Zhang, a fourth year graduate student with degrees in economics (high honors) and legal studies from UC Berkeley, studies the emergence of international currencies and how dollarization, or adoption of a foreign currency by local citizens, impacts domestic economies.  She has developed an economic model that could be used by policy-makers to determine whether dollarization or continued use of a native, national currency is most conducive to a country’s welfare and stability.

Using historical experiences in Russia and several Latin American countries as case studies, Zhang finds currency substitution occurs in response to high inflation, but persists despite future stabilization. Her model shows that, though difficult, dollarization may be reversible through implementation of a simple government transaction policy that limits the use of foreign currency for payments.

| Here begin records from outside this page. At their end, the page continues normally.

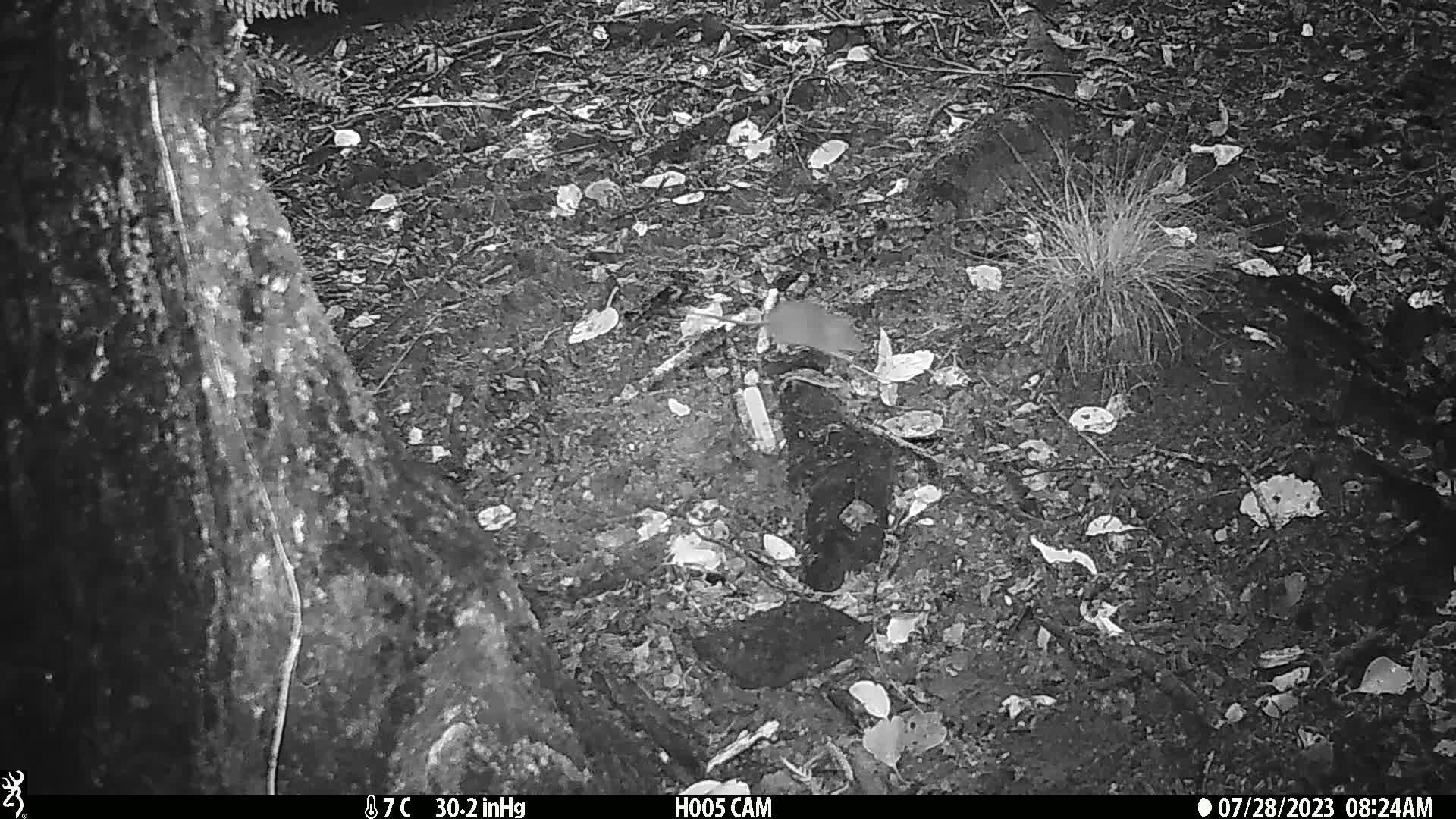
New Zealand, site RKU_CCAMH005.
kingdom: Animalia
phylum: Chordata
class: Mammalia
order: Rodentia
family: Muridae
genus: Rattus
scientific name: Rattus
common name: rat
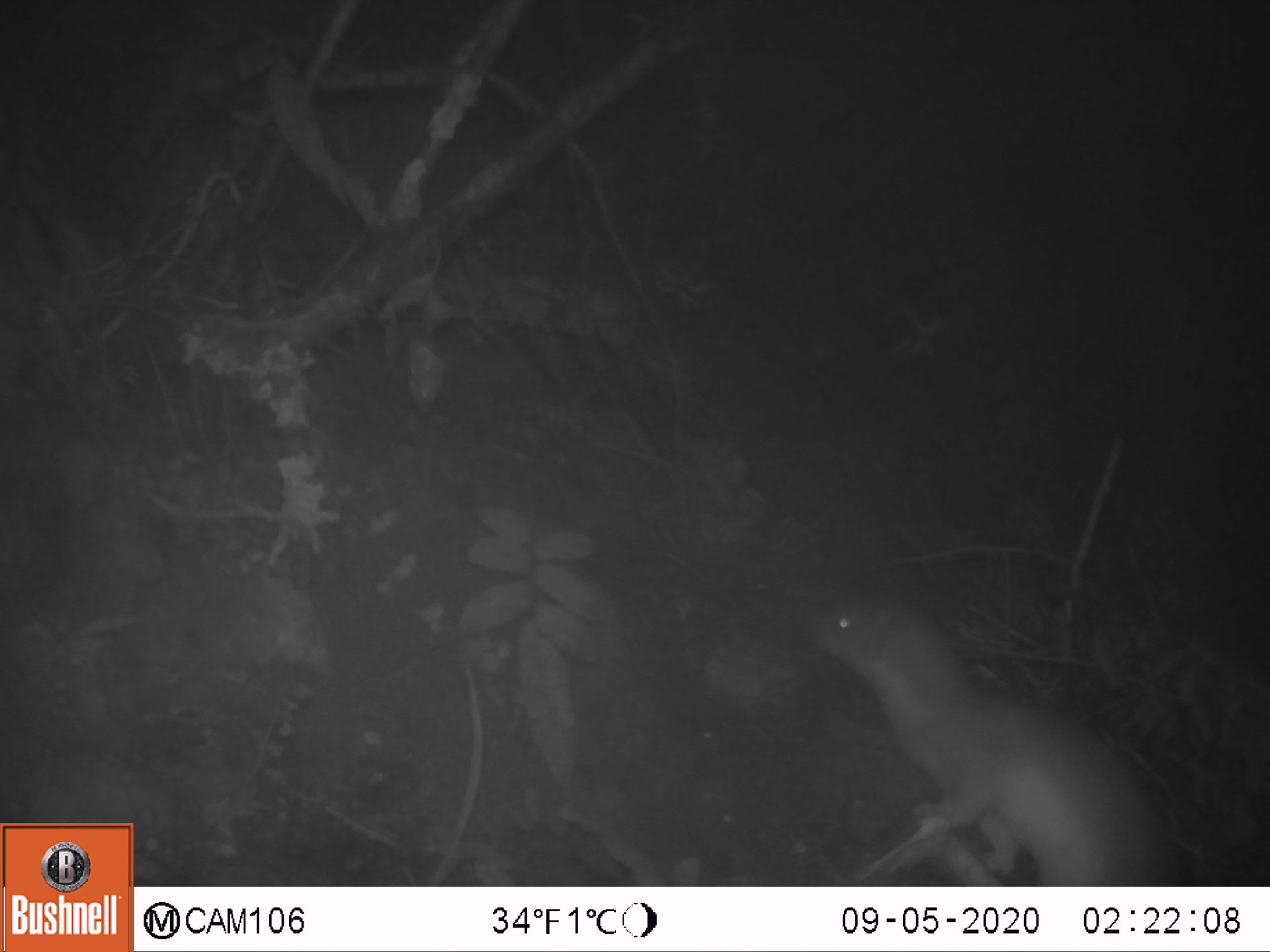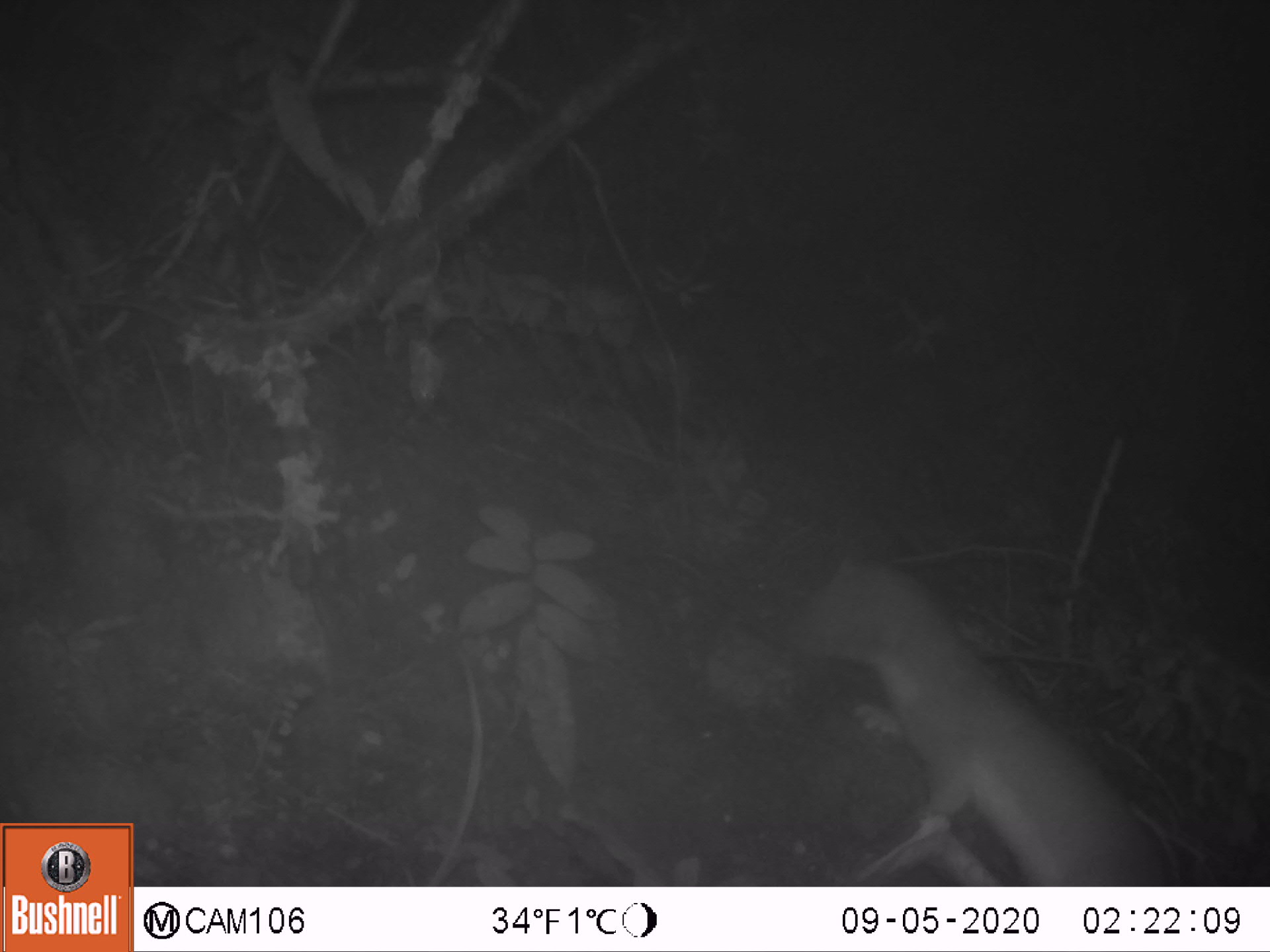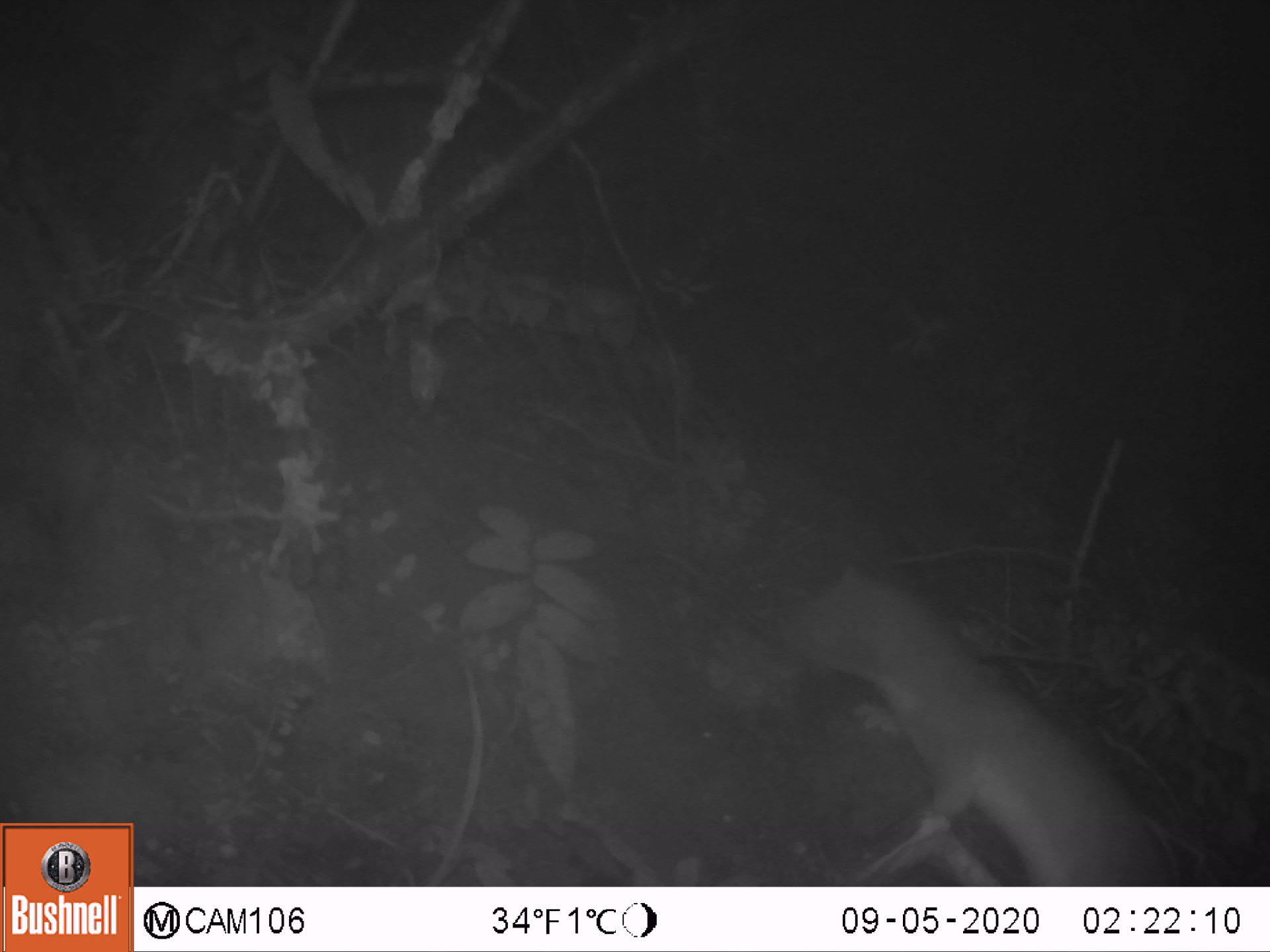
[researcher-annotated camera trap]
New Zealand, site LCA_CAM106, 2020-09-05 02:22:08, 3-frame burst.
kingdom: Animalia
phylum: Chordata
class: Mammalia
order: Carnivora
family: Mustelidae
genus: Mustela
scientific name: Mustela erminea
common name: stoat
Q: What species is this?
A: Stoat (Mustela erminea).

"The model implies that small changes in economic fundamentals can induce a sizable regime shift where the economy’s payment system changes permanently,” she says. “This finding suggests that the current status of the dollar as the premier global currency cannot be taken for granted."

Her findings are especially relevant in terms of the current currency union crisis in Europe, says Guillaume Rocheteau, economics professor and one of Zhang’s advisors. 

“Cathy’s work can explain the effect of inflation on exchange rate arrangements and why some arrangements are persistent even though they are socially inefficient,” he says. “Cathy is one of our very top students, and her research on liquidity in multi-currency economies is exciting and bound to have a big impact.”

Zhang is also studying how adaptive learning impacts business cycle fluctuations, research which may help policy makers understand how their actions today affect the future.

“Cathy’s research has shown that economic decisions are not as sensitive to news as most economists would assume,” says William Branch, economics associate professor who is also a graduate advisor of Zhang’s.   “Her research has implications for many policy decisions that implicitly assume that any news about future policy changes will immediately impact people's spending and working decisions today.”

She has presented her findings at the Western Economic Association International Annual Conference in San Diego and she will be a presenter at the 2012 American Economic Association ASSA Annual Meetings in Chicago.  This fall, she is a visiting scholar at Monash University in Melbourne, Australia. 

Zhang is the sixth student to receive the Kassouf Fellowship since its founding in 2006.